### Exercise brief
Reproduce, word for word, the records that begin with the line containing "Zassenhaus Schüssel MINERAL" and continue through the line containing "Loose Sapphire Gemstone 2.08ct Blue SI - Pear: Loose", including both of those lines. Omit the pictures from your answer.

=== Input ===

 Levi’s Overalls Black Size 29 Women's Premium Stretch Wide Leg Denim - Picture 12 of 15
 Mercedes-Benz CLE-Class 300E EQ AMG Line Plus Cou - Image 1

===
=== Input ===

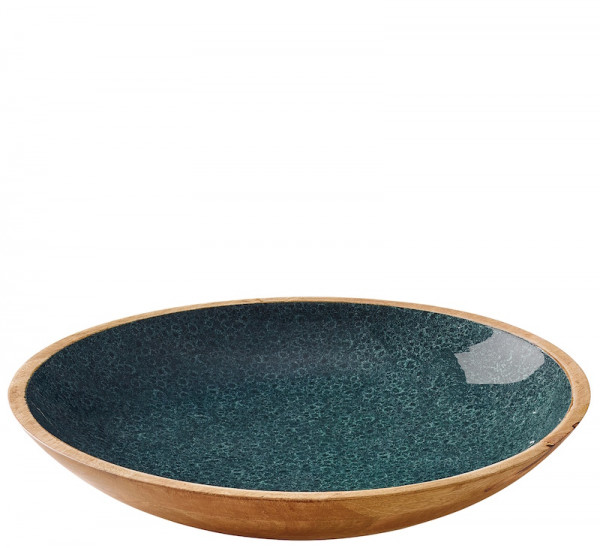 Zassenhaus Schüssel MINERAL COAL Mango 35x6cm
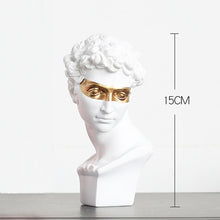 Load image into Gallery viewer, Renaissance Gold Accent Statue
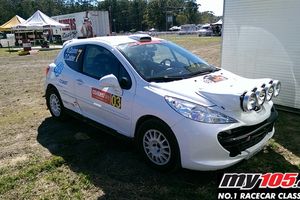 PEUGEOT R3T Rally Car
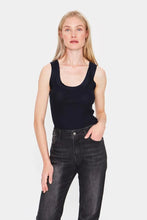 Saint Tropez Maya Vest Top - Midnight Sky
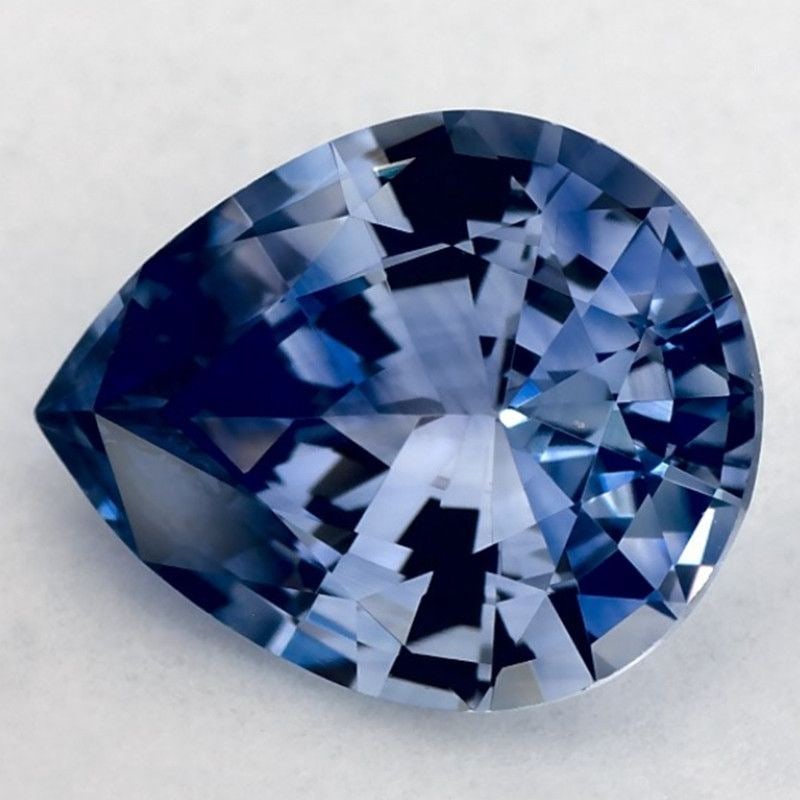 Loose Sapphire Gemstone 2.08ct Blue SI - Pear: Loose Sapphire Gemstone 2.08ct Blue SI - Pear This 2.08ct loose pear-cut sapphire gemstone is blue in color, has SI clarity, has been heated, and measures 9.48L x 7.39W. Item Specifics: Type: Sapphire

===

### Solution
 Zassenhaus Schüssel MINERAL COAL Mango 35x6cm
 Load image into Gallery viewer, Renaissance Gold Accent Statue
 PEUGEOT R3T Rally Car
 Saint Tropez Maya Vest Top - Midnight Sky
 Loose Sapphire Gemstone 2.08ct Blue SI - Pear: Loose Sapphire Gemstone 2.08ct Blue SI - Pear This 2.08ct loose pear-cut sapphire gemstone is blue in color, has SI clarity, has been heated, and measures 9.48L x 7.39W. Item Specifics: Type: Sapphire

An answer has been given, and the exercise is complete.